It is especially monumental when you bury both of your parents. My mother died in 1980. We laid my father to rest next to her in our family cemetery in Arkansas. It is a passing of an era and the beginning of a new one. My three siblings and I gathered around my father's body and shared tears and memories of the heritage of faith that he left us; the knowledge and commitment to God.
I spent many years being confronted by this rejection and disappointment and did not always respond in a Christ-like manner; my passions and pride coming to a pseudo-defense of my wounded psyche. Everyone wants to be accepted by their earthy father. Unfortunately, those who have had a less than healthy relationship with their earthly father, often transfer their emotions and experience to their Heavenly Father. If one has experienced the rejection of this earthly father, he may have a difficult time accepting the love of his Heavenly Father. I have had such a challenge.
Time, and the grace of God, help heal human souls from these relational wounds that are a result of The Fall. With time and the grace of God, one can rightly divide the earthly and heavenly relationships. I did. The last few years allowed me to establish an amiable relationship with my father. Ironically, it was a scripture from the book of Sirach, a book not contained in my father's protestant bible, that influenced me toward a right relationship.

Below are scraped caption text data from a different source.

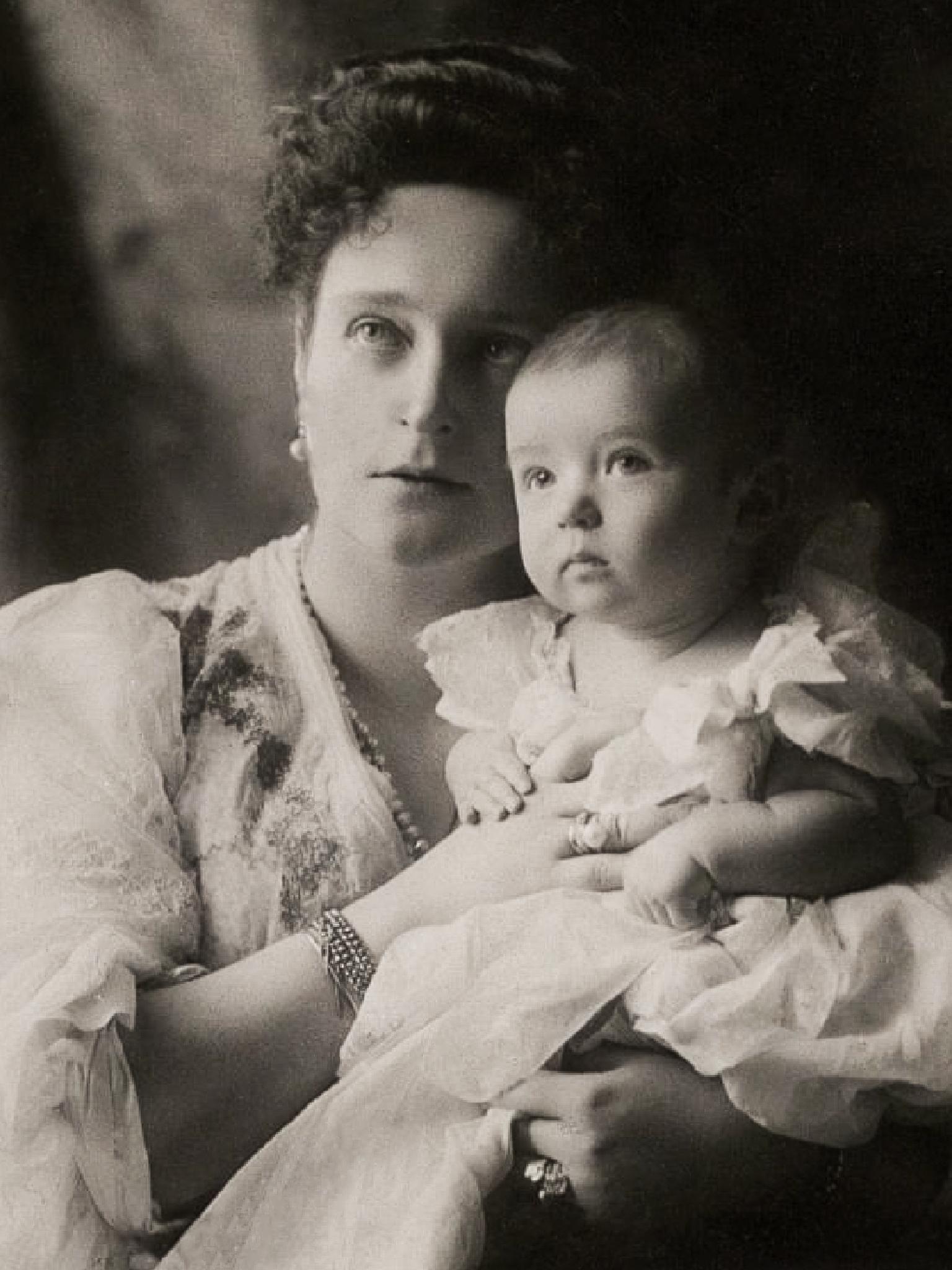 صورة لوريث عرش روسيا ألكسي مع والدته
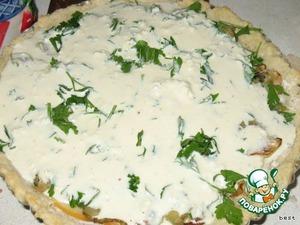 Приготовить заливку:   взбить творог с яйцами и сметаной, приправить специями, солью.   Вылить заливку на овощи.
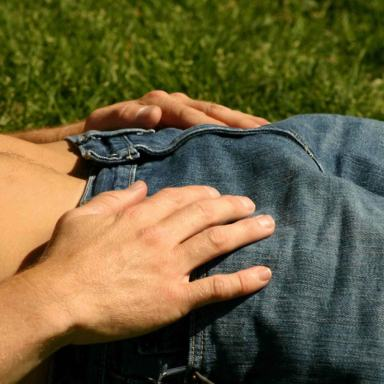 45 People Confess To The Weirdest Thing Their Genitals Ever Touched (NSFW)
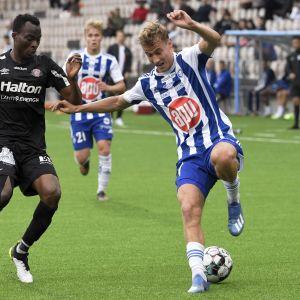 HJK:n Eetu Vertainen (oik.) ja FC Lahden Henritse Eninful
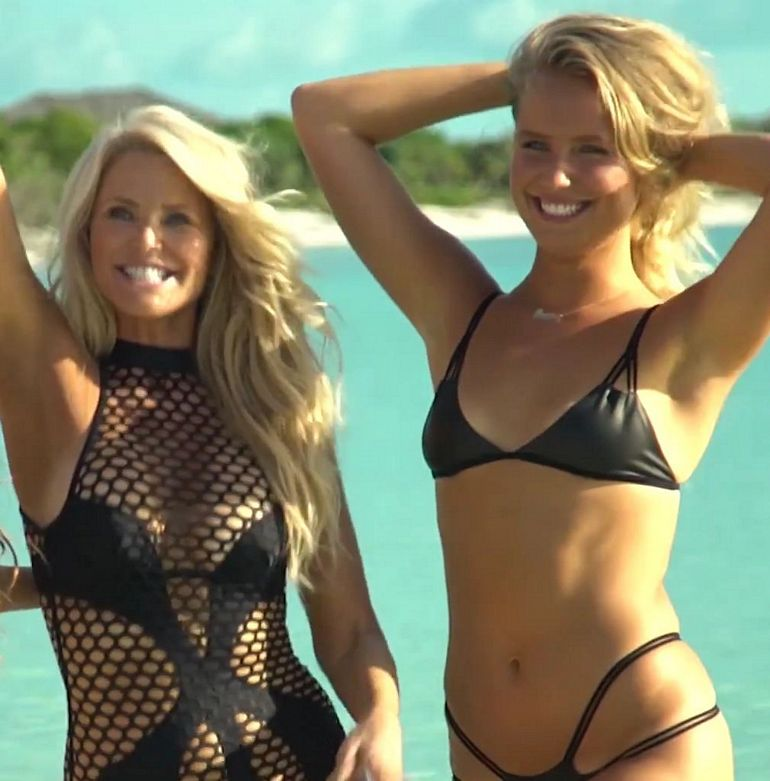 Christie brinkley bikini photos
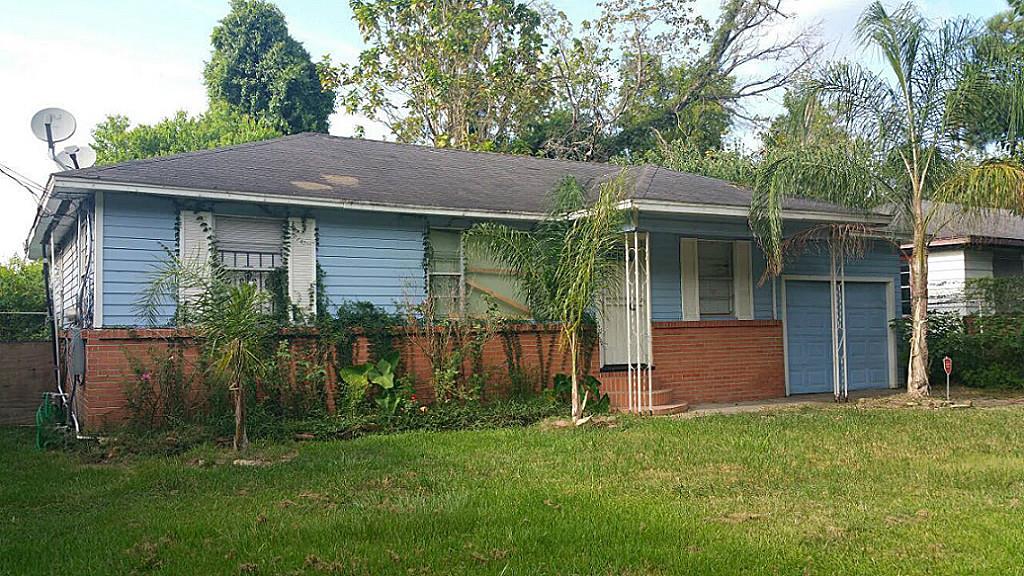 Photo of 5027 Caplin Street  Houston  TX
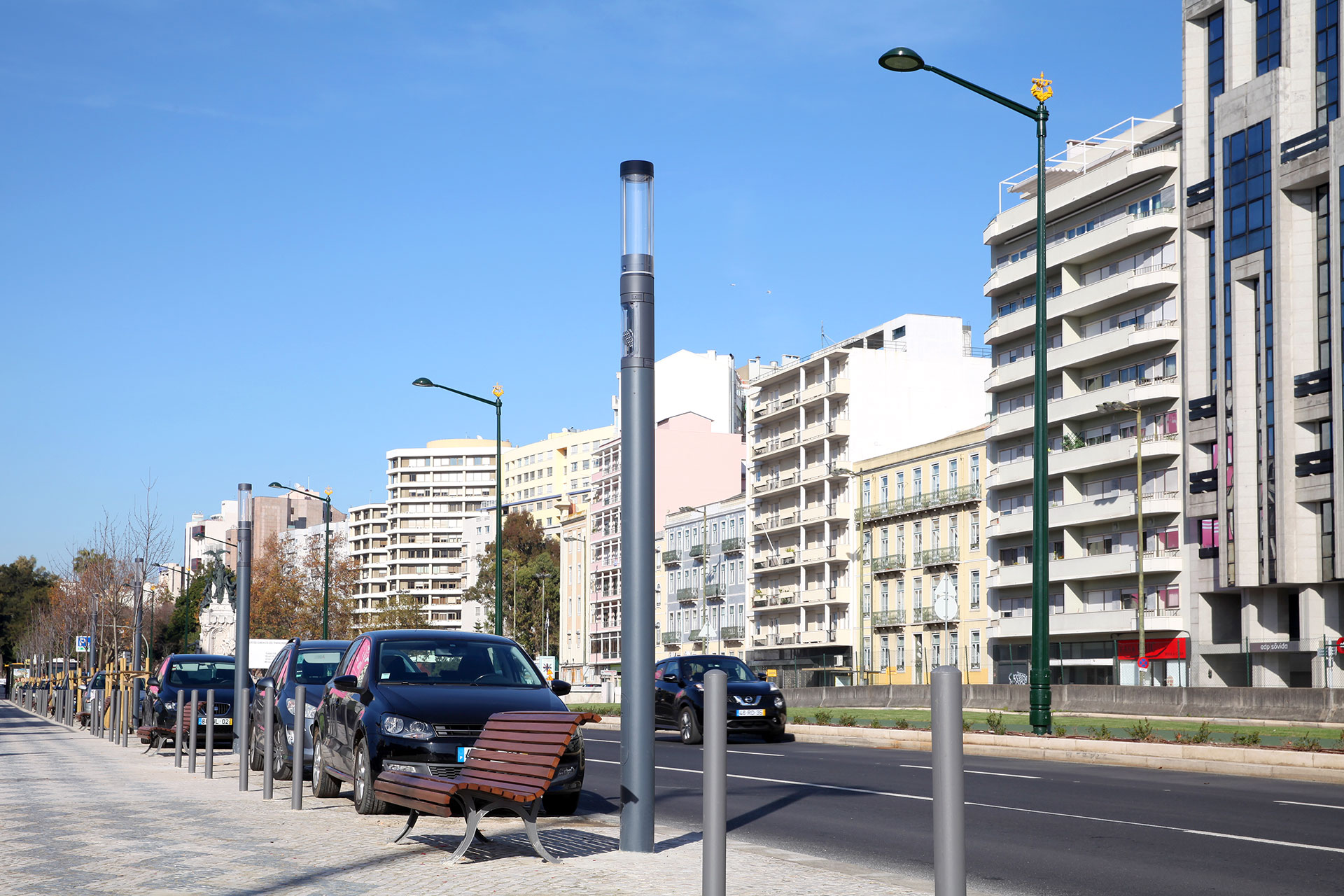 Shuffle and Scala LED luminaires managed by Owlet control system provide a smart lighting solution for the Portuguese capital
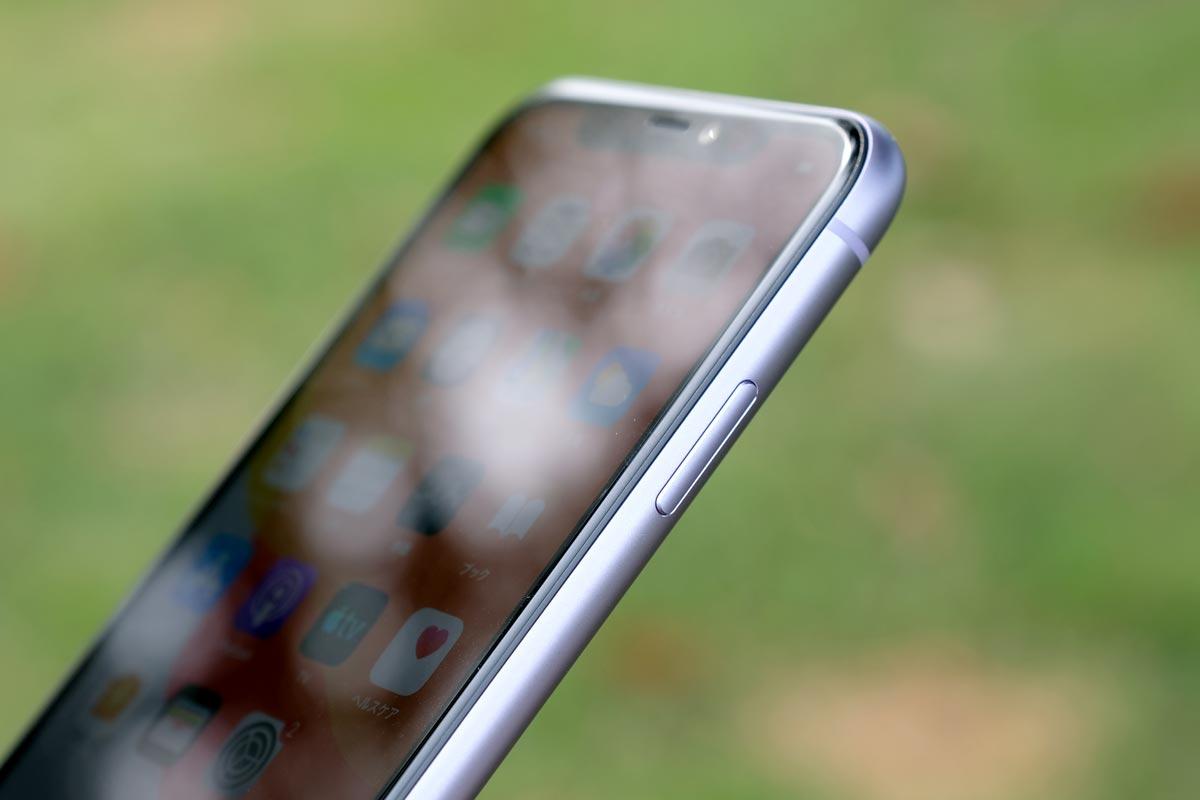 iPhone 11 サイドボタン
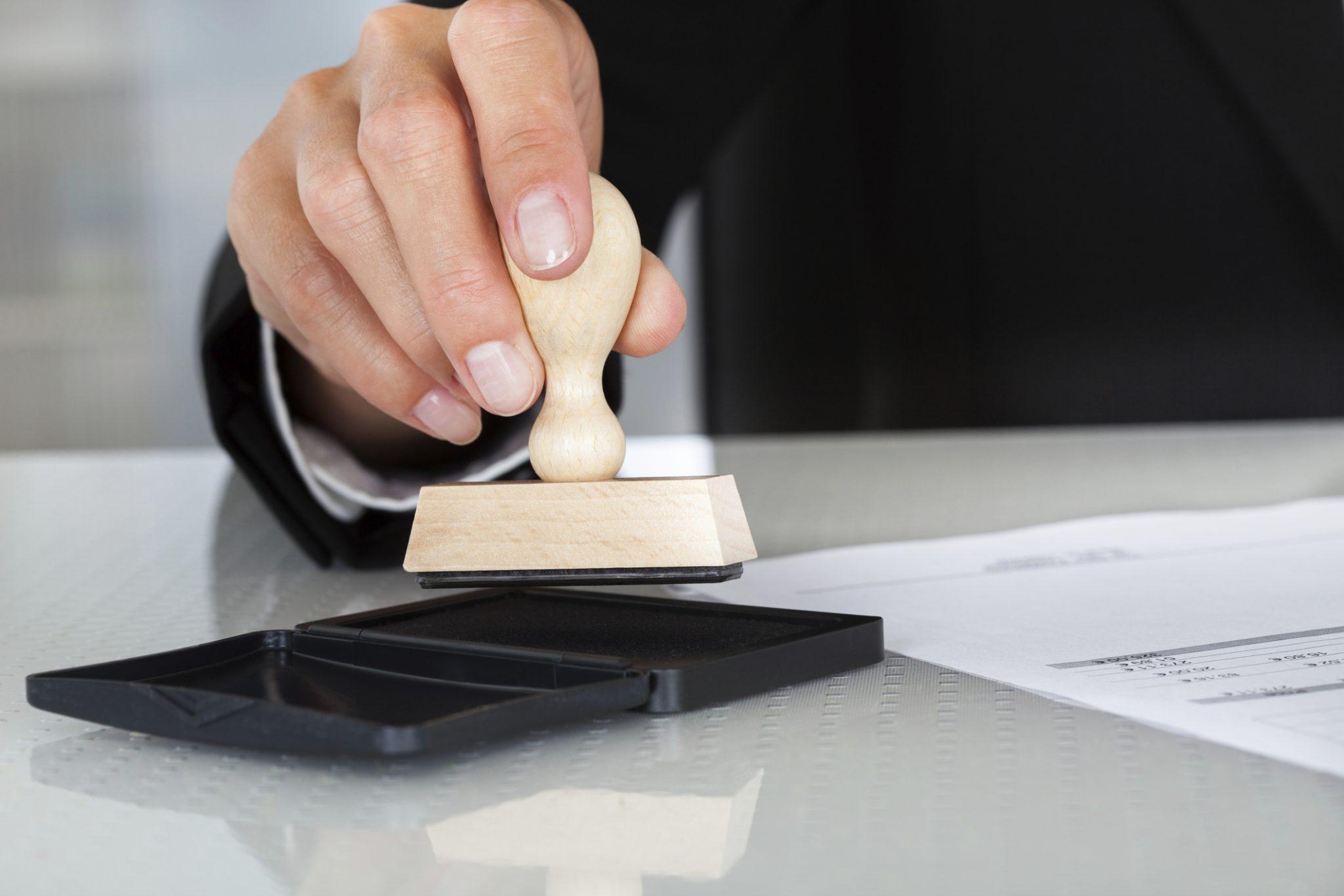 تقاضای ابطال مبایعهنامهای که بر اساس آن حکم به تنظیم سند رسمی صادر شده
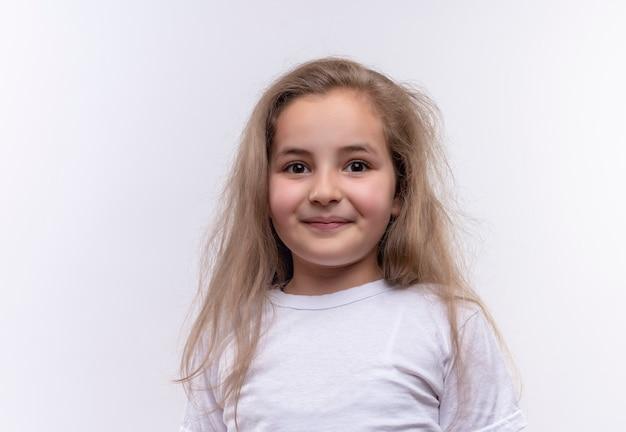 孤立した白い壁に白いtシャツを着ている小さな女子高生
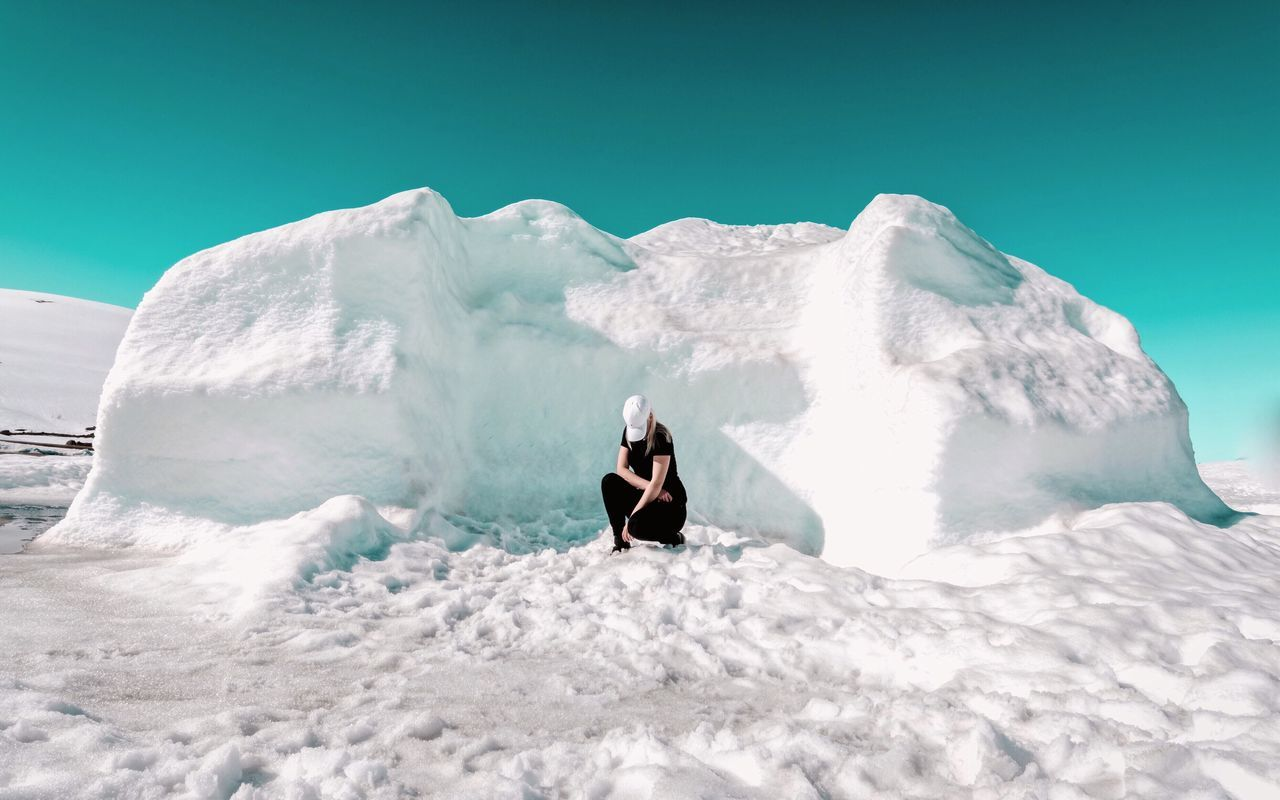 - SUMMERTIME AT ARCTIC CIRCLE- Sommergefühle summer Summertime one person leisure activity Nature full length outdoors day Clear sky beauty in Nature scenics sky young adult glacier Ice arctic circle arctic Check this out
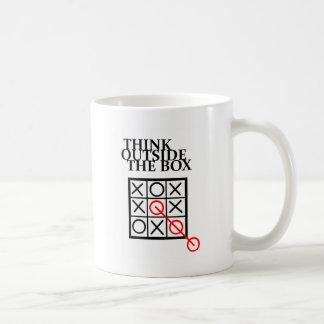 Piense fuera de la caja - las nadas y las cruces taza de café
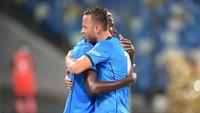 Napoli Vs Cagliari: Menang 2-0, Partenopei Rebut Capolista
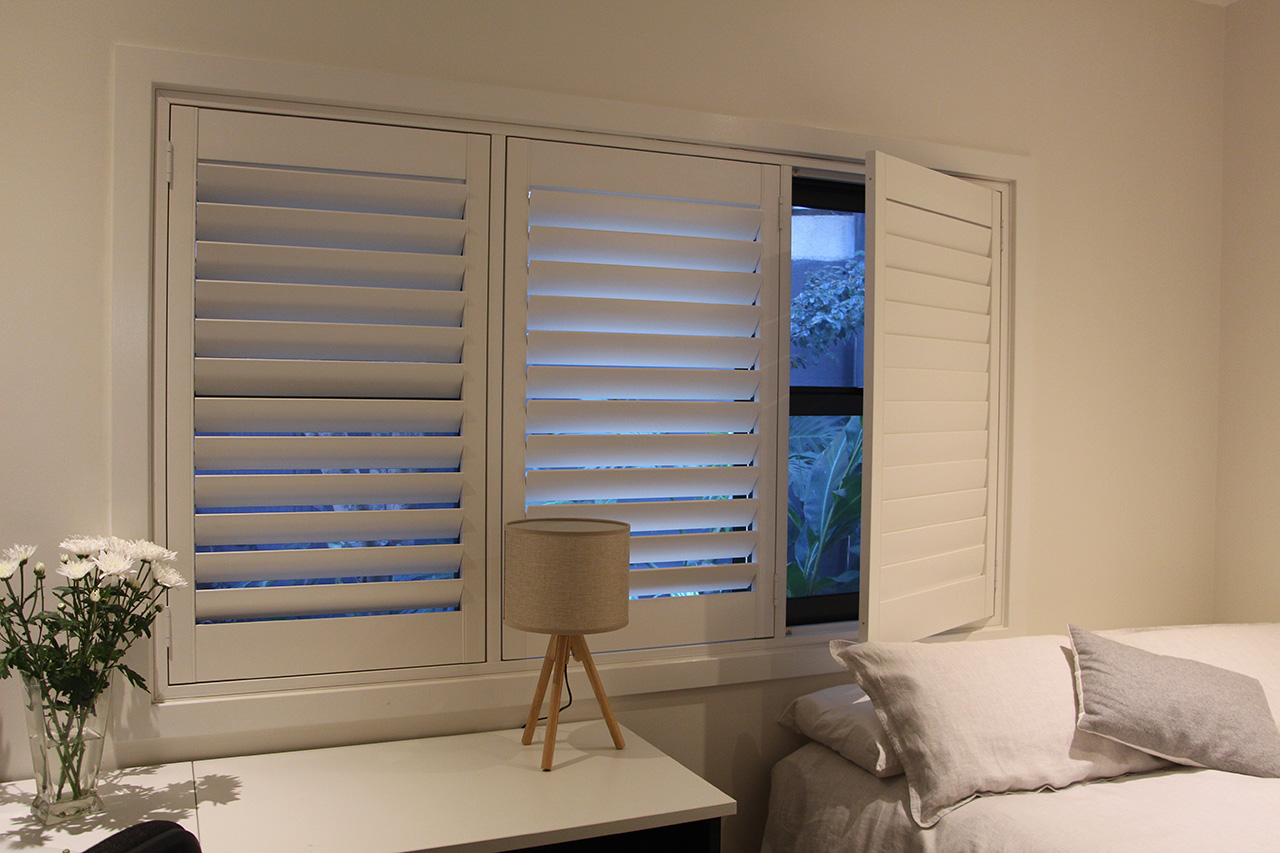 Plantation Shutters Hinged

"Son support the old age of thy father, and grieve him not in this life, and if his understanding fail, have patience with him and despise him not when thou art in thy strength for the relieving of the father shall not be forgotten."
Obedience to this principle allowed me to put in right order the earthly and heavenly. I was able to set aside my feelings of rejection and practice the simple human courtesies that showed him honor. I called him on birthdays and holidays and visited with him as often as possible. I took his grandchildren to see him when possible. I wrote letters to him. To my loss, and his, we did not discuss any topics having to do with the faith. When he last broached the topic of our religious differences, he expressed confidence that I had had an "experience" of salvation. I received his olive branch in the spirit in which he intended and refrained from engaging him in a topical discussion of the doctrine of salvation.
The night before the funeral, my siblings and I gathered in my father's bedroom and watched a video interview recorded a year prior to his death. In this video, he spoke a word to each individual child, including me. I watched with trepidation as my turn came. Would this be a negative commentary from beyond the grave? I was relieved and healed to hear that, although "Nathan and I have had some theological differences", he was pleased that we had had a good relationship over the last few years. He also noted my strongest attribute to be my strong commitment and tenacity to what I believe.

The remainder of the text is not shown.